Brief 1 —
Please return the part of the MacWorld Expo article from "On paper, at" to "that makes Macs.", copied word for word.
Brief 2 —
Answer these questions about the MacWorld Expo article:
(a) What company owns MacWorld Expo?
(b) Which three clone-makers did IDG lose as exhibitors?
(c) What tag line did IDG add to the show name?
Brief 3 —
Write a continuation of the article about MacWorld Expo, picking up after its final sentence.

Article —

They had been told he would appear via satellite--the rumor was his wife was about to give birth. So when Apple Computer's interim CEO Steven P. Jobs strode on stage to deliver the keynote address at MacWorld Expo in New York City on July 8, the surprised and delighted Mac faithful gave him a standing ovation. Steve Jobs, live (and straight off a red-eye flight from the Coast), had come to tell them that Apple still lives.
"All I heard a year ago," he recalled, "was that Apple is dying, Apple is dead, Apple is in a death spiral." But for the next two hours, Jobs, Phil Schiller, Apple's vice president of worldwide product, and executives from two of Apple's key partners--Disney Online and Microsoft's Mac Business Unit--spelled out what they had done to revive the company, and how they would continue to do so, with hot new products and powerful alliances.
Where does MacWorld fit into this picture?
"MacWorld is a tremendous marketing platform twice a year to showcase products and let customers know Apple's strategy," says show director Rob Scheschareg. "We get [Apple's] input on the show direction and strategy, and work with them on their marketing message."
On paper, at least, MacWorld is not Apple's show. It is owned by IDG World Expo, Framingham, Mass., and managed by an affiliate, IDG Expo Management, Norwood, Mass., Scheschareg's company. IDG Expo's predecessor company, Mitch Hall Associates, launched the show in Boston in 1985. Apple is one among many exhibitors at MacWorld. But it is "the largest and most influential" exhibitor, says Scheschareg. "We treat them more as a partner." Simply put, this is a Mac show, and Cupertino, Calif.-based Apple is the only company that makes Macs.
Send Out the Clones No Apple, no MacWorld Expo. Tailoring the July show to Apple's strategy required some major adjustments, however. When Apple revoked the licenses of the Mac clone-makers, IDG suddenly lost three key exhibitors--Power Computing, Motorola, and Umax--which had accounted for some 10,000 square feet of the 100,000 square feet of exhibit space at the 1997 summer show in Boston. The exhibitors that sold peripherals for the clones were also out. To maintain its profitability, IDG had to replace those lost exhibitors. Meanwhile, the decline in Mac users had reduced the potential MacWorld audience.
"If you're under pressure, you can't stand still," says Paul Paget, Jr., 44, vice president of sales and marketing at IDG Expo Management. "We had two options--change the nature of the event or move the show. We did both." Fortunately, Apple had redirected its marketing efforts in ways that offered IDG new opportunities.
"Last year, in Boston, Jobs reaffirmed the company's commitment to the creative and educational markets," adds Paget. "Depending on the category--Web page designers, videographers, and so on--New York has four to nine times as many creative professionals as Boston. New York was a ready-made market that would give us a way to expand the show." In fact, 30 to 40 companies with products for the creative market came into the New York show, he says. To highlight that market, IDG added to the show name the tag line "the Creative World."

Listed entries —
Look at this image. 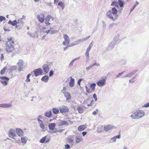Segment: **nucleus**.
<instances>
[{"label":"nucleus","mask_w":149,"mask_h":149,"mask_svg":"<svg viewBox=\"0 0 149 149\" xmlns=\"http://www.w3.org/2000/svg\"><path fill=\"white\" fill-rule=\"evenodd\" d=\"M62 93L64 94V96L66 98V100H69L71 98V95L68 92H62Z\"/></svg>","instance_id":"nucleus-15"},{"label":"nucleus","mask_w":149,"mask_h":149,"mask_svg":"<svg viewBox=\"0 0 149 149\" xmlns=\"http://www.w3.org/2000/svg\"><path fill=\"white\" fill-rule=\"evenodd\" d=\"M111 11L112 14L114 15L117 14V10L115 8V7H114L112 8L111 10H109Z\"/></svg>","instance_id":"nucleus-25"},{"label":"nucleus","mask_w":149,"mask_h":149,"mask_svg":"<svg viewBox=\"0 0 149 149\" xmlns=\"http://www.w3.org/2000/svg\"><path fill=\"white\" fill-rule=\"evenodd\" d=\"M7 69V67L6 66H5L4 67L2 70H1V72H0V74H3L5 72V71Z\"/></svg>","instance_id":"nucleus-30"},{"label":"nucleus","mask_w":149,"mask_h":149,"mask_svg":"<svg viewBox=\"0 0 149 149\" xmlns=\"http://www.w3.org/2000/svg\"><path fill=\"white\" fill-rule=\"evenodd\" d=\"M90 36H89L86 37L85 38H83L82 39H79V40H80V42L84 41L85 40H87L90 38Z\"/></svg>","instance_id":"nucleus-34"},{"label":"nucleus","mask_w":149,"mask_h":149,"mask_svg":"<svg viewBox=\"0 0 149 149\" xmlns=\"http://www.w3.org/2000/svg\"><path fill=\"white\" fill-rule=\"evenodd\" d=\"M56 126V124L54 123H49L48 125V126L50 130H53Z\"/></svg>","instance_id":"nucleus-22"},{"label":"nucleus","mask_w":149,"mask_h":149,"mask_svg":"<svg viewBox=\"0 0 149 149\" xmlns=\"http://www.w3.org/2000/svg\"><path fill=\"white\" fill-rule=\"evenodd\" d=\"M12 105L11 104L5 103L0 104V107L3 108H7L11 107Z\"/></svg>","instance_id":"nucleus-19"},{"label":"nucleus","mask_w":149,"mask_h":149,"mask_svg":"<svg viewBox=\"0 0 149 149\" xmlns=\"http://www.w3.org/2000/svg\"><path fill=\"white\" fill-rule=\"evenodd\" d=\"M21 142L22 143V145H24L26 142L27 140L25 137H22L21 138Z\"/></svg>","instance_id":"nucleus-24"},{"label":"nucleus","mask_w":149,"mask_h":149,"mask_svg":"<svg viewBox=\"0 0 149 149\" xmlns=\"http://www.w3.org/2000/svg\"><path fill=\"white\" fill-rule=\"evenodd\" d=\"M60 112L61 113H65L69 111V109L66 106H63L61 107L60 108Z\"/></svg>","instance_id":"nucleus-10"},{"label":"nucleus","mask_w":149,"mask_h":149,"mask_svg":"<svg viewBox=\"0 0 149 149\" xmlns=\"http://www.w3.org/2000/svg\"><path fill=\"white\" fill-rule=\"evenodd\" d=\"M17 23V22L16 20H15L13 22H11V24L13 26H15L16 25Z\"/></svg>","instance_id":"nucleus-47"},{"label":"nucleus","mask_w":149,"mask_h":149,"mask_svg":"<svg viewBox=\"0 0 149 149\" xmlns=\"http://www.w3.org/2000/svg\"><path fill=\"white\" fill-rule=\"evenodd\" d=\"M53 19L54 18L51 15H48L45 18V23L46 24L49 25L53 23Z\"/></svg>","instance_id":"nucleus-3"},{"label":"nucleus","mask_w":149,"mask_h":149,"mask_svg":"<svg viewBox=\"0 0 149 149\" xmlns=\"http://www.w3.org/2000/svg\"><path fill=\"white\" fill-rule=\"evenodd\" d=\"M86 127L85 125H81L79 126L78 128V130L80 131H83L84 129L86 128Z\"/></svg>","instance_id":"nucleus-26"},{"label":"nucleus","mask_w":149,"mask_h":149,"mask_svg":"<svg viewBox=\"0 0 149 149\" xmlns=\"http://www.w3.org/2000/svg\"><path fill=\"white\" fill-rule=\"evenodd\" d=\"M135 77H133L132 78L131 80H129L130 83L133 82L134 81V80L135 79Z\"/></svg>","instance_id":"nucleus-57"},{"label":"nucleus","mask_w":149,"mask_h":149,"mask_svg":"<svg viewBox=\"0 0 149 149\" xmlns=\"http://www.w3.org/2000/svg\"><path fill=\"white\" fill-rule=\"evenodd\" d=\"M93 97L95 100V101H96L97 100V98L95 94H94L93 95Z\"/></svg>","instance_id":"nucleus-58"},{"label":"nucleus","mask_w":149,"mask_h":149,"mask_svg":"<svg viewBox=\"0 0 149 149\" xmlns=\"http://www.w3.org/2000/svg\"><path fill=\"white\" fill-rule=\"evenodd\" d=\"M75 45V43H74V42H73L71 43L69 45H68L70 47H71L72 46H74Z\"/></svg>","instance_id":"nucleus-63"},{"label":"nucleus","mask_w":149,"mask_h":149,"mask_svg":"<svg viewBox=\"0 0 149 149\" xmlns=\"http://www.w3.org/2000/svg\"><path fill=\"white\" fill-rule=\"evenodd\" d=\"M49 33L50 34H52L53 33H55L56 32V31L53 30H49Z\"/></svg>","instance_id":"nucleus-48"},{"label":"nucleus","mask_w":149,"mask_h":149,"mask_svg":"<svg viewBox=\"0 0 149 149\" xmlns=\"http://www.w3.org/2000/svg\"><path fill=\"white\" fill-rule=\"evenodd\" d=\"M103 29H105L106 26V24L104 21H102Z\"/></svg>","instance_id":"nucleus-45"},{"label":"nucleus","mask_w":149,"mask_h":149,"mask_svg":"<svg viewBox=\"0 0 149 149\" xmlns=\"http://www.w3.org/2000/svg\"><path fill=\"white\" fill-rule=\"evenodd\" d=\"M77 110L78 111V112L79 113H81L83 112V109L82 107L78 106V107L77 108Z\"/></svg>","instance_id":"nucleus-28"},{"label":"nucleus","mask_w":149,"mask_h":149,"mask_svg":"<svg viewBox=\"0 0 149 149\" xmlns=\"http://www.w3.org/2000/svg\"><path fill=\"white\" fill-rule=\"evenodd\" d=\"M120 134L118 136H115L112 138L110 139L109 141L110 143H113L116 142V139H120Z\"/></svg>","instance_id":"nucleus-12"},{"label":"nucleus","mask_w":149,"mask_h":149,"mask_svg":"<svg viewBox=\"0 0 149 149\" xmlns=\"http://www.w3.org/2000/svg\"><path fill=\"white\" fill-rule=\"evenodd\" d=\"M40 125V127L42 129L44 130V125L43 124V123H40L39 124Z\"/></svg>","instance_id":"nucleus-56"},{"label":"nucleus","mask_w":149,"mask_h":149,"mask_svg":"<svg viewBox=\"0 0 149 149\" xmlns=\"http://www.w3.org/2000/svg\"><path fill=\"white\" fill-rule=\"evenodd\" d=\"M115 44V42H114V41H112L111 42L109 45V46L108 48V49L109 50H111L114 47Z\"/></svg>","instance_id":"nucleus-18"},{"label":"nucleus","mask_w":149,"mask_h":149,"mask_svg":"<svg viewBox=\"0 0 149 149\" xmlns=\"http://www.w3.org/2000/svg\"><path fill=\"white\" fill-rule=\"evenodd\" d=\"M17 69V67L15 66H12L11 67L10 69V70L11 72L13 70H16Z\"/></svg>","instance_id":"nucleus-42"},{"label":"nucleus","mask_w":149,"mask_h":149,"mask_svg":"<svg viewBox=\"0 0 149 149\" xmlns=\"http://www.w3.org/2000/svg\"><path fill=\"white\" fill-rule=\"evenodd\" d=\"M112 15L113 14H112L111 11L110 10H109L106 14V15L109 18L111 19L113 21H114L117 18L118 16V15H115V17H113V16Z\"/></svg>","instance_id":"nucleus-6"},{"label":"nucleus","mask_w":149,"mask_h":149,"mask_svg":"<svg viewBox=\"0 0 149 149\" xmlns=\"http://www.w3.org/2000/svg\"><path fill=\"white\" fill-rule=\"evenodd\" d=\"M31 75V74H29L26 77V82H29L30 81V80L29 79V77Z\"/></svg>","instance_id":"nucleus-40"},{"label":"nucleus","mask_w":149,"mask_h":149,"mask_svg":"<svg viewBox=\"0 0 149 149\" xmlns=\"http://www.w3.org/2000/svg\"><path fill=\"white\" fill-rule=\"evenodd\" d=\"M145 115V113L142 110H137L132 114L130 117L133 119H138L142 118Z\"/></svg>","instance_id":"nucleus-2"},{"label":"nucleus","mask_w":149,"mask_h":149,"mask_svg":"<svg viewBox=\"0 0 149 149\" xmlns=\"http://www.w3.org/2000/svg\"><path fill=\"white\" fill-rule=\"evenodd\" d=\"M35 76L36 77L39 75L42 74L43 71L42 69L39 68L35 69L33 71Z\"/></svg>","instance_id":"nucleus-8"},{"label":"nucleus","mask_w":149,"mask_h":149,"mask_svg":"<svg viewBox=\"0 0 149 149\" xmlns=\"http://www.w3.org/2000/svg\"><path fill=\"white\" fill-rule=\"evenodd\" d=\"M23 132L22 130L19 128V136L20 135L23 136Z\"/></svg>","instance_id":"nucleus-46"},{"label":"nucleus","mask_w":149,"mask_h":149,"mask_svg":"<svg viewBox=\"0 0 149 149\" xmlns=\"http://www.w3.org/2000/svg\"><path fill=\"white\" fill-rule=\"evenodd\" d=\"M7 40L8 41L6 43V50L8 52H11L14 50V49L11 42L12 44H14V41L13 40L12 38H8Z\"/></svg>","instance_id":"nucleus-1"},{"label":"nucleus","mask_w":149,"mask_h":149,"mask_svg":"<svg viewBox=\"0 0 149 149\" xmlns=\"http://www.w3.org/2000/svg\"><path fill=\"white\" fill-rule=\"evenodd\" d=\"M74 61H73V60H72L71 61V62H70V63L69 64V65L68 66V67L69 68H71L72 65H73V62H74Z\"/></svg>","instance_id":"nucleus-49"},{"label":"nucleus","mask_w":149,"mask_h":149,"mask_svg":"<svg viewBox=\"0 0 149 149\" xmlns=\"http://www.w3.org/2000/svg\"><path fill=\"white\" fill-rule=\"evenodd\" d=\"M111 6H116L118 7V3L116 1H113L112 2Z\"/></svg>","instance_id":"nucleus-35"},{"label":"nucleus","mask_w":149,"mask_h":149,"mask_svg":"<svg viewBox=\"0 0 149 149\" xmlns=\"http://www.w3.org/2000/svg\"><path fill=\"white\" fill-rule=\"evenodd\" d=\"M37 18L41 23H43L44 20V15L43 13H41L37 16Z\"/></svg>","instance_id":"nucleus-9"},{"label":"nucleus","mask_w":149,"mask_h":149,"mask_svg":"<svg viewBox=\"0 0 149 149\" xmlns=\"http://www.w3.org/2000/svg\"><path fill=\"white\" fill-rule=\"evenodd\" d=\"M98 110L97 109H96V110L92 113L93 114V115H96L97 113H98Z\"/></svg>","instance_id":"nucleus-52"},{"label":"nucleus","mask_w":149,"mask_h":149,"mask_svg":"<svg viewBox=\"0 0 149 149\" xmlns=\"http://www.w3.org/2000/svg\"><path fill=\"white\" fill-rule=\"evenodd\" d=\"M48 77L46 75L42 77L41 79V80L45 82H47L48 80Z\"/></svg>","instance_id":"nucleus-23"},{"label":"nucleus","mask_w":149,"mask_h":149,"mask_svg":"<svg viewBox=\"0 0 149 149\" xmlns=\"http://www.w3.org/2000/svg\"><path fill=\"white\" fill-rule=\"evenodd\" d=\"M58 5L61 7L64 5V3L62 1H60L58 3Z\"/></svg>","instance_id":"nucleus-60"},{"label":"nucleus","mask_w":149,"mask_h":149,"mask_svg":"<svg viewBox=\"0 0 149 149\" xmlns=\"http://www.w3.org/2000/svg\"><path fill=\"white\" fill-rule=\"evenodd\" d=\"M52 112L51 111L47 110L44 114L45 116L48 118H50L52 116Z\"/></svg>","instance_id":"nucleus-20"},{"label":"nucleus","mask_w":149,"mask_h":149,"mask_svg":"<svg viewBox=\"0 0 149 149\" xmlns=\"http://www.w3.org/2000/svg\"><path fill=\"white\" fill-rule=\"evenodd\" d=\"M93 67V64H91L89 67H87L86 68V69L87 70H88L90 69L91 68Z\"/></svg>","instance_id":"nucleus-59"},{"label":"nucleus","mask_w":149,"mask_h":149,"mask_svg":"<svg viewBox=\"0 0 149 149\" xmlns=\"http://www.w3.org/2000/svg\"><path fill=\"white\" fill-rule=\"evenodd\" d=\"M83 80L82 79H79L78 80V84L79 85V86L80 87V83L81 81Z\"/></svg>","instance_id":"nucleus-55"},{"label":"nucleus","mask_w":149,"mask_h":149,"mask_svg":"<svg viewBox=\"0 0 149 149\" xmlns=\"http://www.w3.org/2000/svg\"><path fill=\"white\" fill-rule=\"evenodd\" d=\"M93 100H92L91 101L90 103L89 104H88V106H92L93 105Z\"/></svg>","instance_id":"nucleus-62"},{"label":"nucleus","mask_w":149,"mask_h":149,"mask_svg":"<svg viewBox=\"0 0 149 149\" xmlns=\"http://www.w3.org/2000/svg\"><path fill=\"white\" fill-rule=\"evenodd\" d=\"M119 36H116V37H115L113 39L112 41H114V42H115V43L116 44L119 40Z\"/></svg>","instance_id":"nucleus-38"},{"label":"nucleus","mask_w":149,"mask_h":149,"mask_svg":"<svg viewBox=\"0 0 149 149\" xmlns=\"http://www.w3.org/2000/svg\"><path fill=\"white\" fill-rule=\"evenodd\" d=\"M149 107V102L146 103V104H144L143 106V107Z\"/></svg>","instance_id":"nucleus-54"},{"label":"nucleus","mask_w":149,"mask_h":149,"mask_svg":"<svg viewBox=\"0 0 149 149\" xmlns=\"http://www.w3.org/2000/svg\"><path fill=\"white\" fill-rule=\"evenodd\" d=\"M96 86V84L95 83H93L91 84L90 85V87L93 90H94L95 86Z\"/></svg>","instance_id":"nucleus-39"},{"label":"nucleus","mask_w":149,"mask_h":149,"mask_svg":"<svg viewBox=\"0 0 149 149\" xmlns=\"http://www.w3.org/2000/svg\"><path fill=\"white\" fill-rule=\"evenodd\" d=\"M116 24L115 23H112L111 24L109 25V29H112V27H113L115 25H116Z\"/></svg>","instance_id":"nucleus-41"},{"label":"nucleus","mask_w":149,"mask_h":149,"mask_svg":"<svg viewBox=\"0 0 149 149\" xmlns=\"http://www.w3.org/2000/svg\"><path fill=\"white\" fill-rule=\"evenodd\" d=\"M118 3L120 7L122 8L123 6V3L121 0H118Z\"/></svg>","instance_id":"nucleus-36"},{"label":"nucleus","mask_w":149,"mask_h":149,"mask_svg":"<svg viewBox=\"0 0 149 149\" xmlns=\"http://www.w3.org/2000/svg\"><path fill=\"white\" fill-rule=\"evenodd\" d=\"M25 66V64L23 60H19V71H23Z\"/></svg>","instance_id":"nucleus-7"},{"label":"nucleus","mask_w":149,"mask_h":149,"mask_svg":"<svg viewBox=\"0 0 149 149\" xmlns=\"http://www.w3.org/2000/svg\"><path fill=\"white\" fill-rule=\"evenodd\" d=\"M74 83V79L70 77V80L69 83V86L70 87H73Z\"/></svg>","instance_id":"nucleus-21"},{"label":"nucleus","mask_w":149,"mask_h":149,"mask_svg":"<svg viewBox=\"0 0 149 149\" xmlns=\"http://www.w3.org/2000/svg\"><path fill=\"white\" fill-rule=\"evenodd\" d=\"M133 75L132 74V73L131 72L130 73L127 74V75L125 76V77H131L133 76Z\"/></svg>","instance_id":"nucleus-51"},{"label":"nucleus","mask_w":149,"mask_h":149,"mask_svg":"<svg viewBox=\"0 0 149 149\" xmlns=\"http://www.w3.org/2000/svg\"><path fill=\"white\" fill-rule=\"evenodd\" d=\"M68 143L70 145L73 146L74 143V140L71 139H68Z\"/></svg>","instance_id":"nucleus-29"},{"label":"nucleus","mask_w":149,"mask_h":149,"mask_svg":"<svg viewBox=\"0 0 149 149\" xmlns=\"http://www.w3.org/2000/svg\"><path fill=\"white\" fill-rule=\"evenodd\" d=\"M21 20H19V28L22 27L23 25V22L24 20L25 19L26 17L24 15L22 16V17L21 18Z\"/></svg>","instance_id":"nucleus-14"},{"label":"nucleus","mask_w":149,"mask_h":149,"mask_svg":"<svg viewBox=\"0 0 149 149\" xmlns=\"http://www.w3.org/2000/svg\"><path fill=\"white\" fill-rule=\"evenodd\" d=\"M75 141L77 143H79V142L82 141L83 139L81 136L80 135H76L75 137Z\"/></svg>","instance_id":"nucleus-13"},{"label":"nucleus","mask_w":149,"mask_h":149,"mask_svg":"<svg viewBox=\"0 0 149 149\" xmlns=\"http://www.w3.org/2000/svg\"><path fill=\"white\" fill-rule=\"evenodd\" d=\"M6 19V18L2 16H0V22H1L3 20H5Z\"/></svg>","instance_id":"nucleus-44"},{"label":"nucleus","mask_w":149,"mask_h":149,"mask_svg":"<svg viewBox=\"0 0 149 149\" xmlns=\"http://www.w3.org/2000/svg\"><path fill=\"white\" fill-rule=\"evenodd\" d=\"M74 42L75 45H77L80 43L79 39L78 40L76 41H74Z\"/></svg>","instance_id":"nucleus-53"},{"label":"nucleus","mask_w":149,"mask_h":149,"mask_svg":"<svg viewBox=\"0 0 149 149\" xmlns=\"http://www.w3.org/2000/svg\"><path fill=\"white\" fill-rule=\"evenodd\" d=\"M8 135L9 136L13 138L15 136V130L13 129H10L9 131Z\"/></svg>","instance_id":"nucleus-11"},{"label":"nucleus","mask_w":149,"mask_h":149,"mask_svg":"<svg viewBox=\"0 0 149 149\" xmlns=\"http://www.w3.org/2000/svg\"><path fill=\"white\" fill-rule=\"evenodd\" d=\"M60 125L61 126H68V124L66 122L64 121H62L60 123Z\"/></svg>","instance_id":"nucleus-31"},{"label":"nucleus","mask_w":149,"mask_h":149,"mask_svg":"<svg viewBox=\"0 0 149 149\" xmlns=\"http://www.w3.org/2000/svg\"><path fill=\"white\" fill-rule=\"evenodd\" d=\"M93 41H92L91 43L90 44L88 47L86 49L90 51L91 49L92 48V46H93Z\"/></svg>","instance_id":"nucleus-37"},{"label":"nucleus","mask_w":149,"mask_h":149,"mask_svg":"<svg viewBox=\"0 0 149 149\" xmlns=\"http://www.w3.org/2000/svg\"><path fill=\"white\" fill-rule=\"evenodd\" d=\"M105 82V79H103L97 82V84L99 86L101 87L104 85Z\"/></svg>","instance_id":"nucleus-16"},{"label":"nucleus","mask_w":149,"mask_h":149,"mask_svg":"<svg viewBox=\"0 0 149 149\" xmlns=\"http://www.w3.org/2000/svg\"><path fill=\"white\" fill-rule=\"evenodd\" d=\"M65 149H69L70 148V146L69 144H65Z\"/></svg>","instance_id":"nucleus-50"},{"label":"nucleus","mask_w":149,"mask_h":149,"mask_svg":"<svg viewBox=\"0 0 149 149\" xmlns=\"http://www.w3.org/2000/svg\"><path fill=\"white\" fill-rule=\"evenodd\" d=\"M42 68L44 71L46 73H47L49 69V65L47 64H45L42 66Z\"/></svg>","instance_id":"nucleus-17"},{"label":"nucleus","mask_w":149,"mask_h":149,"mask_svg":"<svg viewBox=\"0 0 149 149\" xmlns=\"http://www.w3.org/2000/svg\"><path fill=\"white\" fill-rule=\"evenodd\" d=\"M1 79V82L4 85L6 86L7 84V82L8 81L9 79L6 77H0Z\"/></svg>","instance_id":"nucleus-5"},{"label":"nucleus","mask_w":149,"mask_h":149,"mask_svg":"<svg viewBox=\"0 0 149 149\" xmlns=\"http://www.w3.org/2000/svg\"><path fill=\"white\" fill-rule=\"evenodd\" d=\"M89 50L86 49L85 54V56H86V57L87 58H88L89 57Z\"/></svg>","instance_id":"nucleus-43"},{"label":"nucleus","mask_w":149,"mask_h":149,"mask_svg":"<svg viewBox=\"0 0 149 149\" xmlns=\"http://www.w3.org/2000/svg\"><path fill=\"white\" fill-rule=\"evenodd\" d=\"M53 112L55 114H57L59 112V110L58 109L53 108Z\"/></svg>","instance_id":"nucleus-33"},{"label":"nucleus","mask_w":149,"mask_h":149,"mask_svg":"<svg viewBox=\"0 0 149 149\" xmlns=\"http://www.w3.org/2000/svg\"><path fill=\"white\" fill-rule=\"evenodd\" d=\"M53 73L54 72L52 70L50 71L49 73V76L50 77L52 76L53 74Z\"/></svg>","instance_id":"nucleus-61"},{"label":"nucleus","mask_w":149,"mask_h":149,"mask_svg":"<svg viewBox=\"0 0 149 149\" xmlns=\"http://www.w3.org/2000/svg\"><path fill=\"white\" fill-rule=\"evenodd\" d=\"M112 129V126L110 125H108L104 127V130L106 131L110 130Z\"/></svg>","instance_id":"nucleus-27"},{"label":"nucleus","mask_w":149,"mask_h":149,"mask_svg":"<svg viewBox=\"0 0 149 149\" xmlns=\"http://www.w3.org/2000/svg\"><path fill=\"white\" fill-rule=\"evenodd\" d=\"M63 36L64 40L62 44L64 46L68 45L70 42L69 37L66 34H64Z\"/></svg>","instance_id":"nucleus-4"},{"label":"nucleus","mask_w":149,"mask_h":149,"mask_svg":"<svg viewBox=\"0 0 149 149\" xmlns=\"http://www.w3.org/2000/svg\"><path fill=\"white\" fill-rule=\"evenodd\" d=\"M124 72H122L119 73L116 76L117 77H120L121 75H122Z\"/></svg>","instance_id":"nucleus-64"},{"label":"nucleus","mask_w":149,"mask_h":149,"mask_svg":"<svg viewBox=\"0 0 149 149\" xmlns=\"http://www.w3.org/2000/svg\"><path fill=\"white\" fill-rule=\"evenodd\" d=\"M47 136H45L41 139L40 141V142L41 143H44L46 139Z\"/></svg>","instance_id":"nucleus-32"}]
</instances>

==

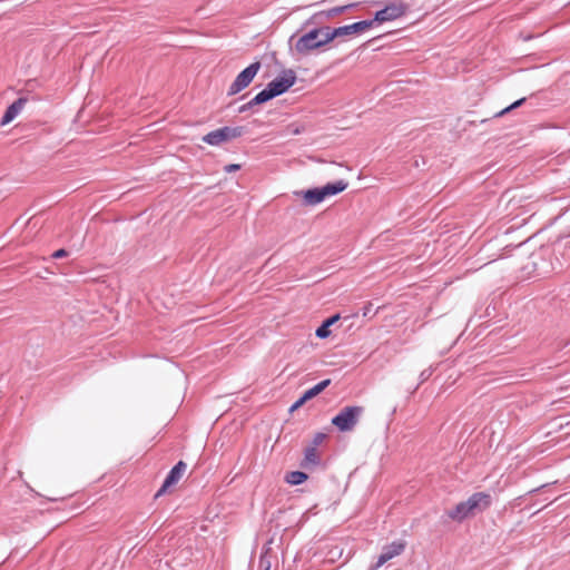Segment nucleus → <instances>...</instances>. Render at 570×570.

Exercise response 1 —
On paper, at least, MacWorld is not Apple's show. It is owned by IDG World Expo, Framingham, Mass., and managed by an affiliate, IDG Expo Management, Norwood, Mass., Scheschareg's company. IDG Expo's predecessor company, Mitch Hall Associates, launched the show in Boston in 1985. Apple is one among many exhibitors at MacWorld. But it is "the largest and most influential" exhibitor, says Scheschareg. "We treat them more as a partner." Simply put, this is a Mac show, and Cupertino, Calif.-based Apple is the only company that makes Macs.

Exercise response 2 —
(a) IDG World Expo, of Framingham, Mass.
(b) Power Computing, Motorola, and Umax.
(c) "the Creative World."

Exercise response 3 —
"The education market in New York is very strong," Paget continues. "The entire New York City public school system is on Macs." To attract educators, IDG expanded MacWorld's "Education District," where exhibitors display software, Internet tools, curriculum-building solutions, and multimedia for schools, training, and home learning. "We added a learning center to allow for 45-minute product demos," says Scheschareg. "And we invited 500 teachers and district-level administrators to attend on an Educators' Day."
Playing Games With Consumers In addition to the creative and educational users, there was also a new push into the consumer market, which Apple had largely created in the mid-1980s but had begun to lose. "Consumers are not defecting significantly," Jobs told the keynote audience. "But they're not upgrading. Because Apple didn't have a compelling consumer product under $2,000, it appeared we were walking away from the consumer market." To turn things around, he said, "We set out to develop a kick-ass product." The result, the $1,299 iMac, with a space-age design, 233 MHz processor, and 56K modem, was unveiled at MacWorld Expo and went on sale on August 15.
Knowing that Apple was courting consumers, Scheschareg, 30, who was directing his first show, created two new attractions for them. One was Content@Home, a pavilion featuring consumer applications and digital entertainment. "Content@Home was very successful at attracting new exhibitors," says Scheschareg. But the really big draw for consumers was the Gaming Environment exhibit area and the First National Macintosh Gaming Championship. The announcement during the keynote that "Mac games will be a key focus this year" had produced one of the loudest bursts of applause.
At the show, attendees could play the latest games on state-of-the-art Macs. And they could enter as many championship tournaments as they liked at no cost, competing for software and other specialty items. Paget explains why games are serious business. "To run a game well, a computer needs a lot of cool power, video, and sound. Games are an indication of whether people think your platform is good."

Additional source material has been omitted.